The purpose of the Senate is to be a House of Review. In lay terms it means the Senate is the safety net for the Voters. When the Government of the day starts to frighten the Voters with extremist behaviour, they are our last line of defence. Yes, the current way it works has been corrupted somewhat by the “voting the Party line”, but it still gives some measure of protection.
We know it can do the job because it has irritated many Prime Ministers. From Gough, to Keating, to Howard, and especially Tony Abbott, all have been frustrated by not being able to crash through the House.
Interestingly, the only successful tactic that has defeated the Senate came from John Howard. To bring in the Never Ever Ever GST he had a serious problem with the Australian Democrats who until that point had appealed to the Public with the claim they would “Keep the bastards honest”.
Those who naively voted for them based on that mantra, me included, suddenly saw John Howard come up with the mysterious claim that he “had a mandate”. Apparently Australia had suddenly changed to a winner take all type of Democracy where Electoral promises meant nothing and that meant those of us not voting for the winner suddenly lost our representation in the Senate.
Quite amazingly the then Leader of the Democrats, Meg Lees, and her dodgy side kick who’s name I have forgotten, thought this made perfect sense and allowed the promised Never Ever Ever GST to be passed.
It may have made sense to the Aussie Democrats as they wallowed in leadership disarray, but the Voters were suffering no such confusion and that was effectively the death of a party who had strong ideals under Don Chipp, but lost the plot as time went by.
That was a straight failure of the Senate and it came about because you don’t always get the result you are looking for if you discover some politicians have hidden their weaknesses.

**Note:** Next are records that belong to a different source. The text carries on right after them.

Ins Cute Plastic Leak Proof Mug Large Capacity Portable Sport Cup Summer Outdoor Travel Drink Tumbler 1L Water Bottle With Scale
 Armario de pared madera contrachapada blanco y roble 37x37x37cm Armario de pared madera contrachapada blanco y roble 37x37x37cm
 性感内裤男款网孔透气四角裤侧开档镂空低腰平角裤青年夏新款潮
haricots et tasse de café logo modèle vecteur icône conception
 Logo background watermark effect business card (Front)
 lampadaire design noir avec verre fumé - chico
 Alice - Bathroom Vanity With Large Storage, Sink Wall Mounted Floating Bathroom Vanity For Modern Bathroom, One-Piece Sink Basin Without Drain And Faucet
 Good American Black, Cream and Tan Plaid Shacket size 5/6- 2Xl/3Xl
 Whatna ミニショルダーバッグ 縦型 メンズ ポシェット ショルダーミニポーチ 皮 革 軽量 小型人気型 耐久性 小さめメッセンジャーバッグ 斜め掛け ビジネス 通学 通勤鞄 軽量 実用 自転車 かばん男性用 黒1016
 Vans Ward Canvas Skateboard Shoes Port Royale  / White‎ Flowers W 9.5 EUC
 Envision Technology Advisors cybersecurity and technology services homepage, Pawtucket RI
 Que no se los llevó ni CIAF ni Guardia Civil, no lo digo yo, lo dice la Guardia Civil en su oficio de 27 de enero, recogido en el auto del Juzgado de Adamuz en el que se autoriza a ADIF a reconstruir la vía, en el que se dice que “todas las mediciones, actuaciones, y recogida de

Sure, you get to punish them eventually, but a lot damage can be done in a 3 year period without effective opposition.
True to the Abbott aggressive style, his Government is going to try and hit the new kids in the House with the dismantling of the effective Carbon tax before they start finding their feet. It does make sense from a manipulative point of view even though it fails from the common sense test. Hit em hard and fast before they start reading the Science and realise what really needs to be done.
In a way it is the PM’s only option. When it comes to negotiation he is a walking disaster area. The crash through or crash style only works if you can bully your way through. Anything else has him giving ground and he can’t stand compromise even when other solutions are far better than his thought bubbles.
Watching Tony trying to form a Government when he notionally had an edge with the non-aligned members, then watching Julia Gillard give him a lesson in negotiation to pip him at the post, was an excellent example of how Tony Abbott negotiates. It isn’t in his skill set.
If the new Senators can withstand the opening salvo, they can make Tony Abbott’s life a misery and ultimately reshape the Liberal party with a Leadership change. That won’t be their intention, but it is a likely outcome when a Party Leader can’t handler the job.